EL PAíS › V
Resulta políticamente incorrecto ocuparse de las elecciones cuando éstas parecen tan lejanas, pero todos los políticos están obligados a hacerlo... y lo hacen. Los cálculos del Gobierno y la oposición para posicionarse en estos convulsionados días.
› Por Edgardo Mocca
Ocuparse de las elecciones en un año que no es electoral es una práctica antipática y políticamente incorrecta. Revela la ambición desmedida de los políticos, su disposición a subordinar el bien común a los cálculos propios de sus propias carreras. Por eso es algo que todos los políticos repudian en público y hacen en privado.
“Es así en todo el mundo”, se dirá. Sin embargo, los argentinos agregamos siempre a las generalidades nuestro sello particular. Habitualmente, los cálculos electorales tienen ejes ordenadores; son los partidos políticos. Los años intermedios son los que corresponden a las maniobras internas, a las “roscas” preparatorias de lo que después serán las consagraciones legales, los congresos partidarios, las elecciones primarias. En aquellos países donde así lo aconseja el diseño institucional o el sistema electoral, también son tiempos de insinuación de las políticas de alianza que organizarán la contienda.

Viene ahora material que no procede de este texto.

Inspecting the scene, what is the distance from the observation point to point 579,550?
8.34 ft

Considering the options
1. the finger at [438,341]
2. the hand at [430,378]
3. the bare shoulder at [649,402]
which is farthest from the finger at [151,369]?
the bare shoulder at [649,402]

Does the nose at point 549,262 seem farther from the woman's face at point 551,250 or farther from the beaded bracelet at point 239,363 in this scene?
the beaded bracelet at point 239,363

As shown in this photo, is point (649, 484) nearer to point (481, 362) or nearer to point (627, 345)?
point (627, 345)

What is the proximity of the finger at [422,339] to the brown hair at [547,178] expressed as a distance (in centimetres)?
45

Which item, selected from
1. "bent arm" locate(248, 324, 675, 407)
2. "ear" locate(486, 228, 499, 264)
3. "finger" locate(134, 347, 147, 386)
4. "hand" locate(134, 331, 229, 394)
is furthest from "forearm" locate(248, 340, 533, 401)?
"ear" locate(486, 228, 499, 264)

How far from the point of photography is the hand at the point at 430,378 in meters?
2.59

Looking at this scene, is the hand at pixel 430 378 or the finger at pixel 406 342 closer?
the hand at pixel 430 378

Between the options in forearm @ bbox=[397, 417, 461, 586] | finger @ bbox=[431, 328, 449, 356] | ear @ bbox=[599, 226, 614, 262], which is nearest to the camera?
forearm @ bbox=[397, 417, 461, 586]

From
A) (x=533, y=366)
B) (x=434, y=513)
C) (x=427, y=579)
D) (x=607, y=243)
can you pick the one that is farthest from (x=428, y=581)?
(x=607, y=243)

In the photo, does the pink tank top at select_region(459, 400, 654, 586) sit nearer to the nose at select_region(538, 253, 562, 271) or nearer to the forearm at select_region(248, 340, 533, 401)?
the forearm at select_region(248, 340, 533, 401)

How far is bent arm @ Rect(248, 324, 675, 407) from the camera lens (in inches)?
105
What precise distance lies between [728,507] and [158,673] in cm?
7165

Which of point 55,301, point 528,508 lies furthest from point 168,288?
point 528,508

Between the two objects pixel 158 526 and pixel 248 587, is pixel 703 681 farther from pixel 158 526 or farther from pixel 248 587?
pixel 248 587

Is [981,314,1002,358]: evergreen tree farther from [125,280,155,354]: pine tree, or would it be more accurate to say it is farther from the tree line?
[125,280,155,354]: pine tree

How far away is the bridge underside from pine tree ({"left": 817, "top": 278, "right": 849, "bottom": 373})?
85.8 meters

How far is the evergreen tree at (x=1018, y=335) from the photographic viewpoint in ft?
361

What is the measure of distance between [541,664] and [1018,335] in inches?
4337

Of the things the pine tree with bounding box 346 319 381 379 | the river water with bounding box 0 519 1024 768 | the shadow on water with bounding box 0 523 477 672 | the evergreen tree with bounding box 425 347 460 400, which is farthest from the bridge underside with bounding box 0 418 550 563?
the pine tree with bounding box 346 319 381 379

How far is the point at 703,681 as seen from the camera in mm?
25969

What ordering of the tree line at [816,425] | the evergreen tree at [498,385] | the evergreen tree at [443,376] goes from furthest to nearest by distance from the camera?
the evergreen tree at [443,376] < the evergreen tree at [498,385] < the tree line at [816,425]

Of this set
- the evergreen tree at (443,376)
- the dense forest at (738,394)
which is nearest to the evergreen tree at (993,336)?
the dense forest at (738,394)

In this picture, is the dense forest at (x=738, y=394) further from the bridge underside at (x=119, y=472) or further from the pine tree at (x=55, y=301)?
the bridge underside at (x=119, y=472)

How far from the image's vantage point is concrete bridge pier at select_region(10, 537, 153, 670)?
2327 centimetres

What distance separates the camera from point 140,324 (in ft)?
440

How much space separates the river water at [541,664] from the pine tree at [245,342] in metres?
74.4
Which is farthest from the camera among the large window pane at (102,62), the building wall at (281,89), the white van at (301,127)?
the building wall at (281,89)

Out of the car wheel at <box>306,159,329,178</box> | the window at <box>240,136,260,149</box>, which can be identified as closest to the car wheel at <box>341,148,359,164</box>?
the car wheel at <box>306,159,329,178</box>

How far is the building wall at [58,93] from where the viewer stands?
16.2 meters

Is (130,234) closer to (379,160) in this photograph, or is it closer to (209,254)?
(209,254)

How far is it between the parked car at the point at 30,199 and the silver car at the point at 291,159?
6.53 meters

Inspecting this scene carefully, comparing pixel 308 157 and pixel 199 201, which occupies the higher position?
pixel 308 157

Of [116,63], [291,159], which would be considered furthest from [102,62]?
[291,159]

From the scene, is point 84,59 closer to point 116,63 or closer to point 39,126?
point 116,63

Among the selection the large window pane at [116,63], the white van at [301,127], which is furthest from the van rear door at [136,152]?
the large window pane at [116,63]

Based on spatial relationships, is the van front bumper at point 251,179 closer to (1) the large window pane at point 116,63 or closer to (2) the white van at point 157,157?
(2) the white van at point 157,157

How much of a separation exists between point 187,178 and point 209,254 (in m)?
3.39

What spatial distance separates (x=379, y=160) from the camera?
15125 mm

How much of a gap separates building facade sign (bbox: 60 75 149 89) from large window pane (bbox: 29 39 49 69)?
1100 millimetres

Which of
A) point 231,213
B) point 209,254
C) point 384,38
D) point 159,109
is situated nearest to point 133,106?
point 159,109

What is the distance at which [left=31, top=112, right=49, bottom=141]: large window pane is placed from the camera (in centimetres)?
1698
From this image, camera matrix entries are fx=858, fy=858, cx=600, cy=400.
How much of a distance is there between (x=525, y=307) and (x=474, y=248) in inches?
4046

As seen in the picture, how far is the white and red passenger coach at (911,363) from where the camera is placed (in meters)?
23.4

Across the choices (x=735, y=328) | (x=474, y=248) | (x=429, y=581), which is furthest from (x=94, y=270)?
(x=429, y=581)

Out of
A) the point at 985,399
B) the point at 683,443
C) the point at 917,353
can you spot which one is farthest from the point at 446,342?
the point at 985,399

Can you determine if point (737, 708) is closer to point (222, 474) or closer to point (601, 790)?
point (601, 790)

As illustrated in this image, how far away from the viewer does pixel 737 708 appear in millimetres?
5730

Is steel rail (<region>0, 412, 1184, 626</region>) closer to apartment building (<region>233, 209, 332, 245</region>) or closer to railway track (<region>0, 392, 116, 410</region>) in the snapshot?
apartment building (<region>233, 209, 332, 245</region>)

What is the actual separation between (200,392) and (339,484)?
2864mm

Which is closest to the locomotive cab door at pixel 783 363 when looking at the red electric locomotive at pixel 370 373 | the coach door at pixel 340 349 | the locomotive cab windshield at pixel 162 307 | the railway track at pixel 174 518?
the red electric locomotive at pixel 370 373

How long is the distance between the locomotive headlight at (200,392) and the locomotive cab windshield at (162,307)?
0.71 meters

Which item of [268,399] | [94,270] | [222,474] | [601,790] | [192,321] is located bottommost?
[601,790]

Lo nuestro es muy diferente. No porque, como dice el lugar común mediático, no existan los partidos políticos, sino porque, aun cuando existen, no constituyen la trama principal del drama electoral. Radicales, peronistas, socialistas y otros siguen teniendo sus partidos, con sus estatutos, sus direcciones formales y su calendario ritual. Pero la pertenencia a tal o cual partido no alcanza para predecir su conducta en un futuro próximo. Pocos están dispuestos a renunciar a sus identidades o tradiciones políticas porque, razonablemente, piensan que es un capital simbólico que conserva valor. De ahí a aceptar la propia estructura partidaria como un peso que condicione sus pasos, media una gran distancia. La explicación es sencilla: según todos los sondeos confiables, la proporción de ciudadanos dispuestos a votar a un determinado partido en cualquier situación se ha reducido considerablemente en los últimos años.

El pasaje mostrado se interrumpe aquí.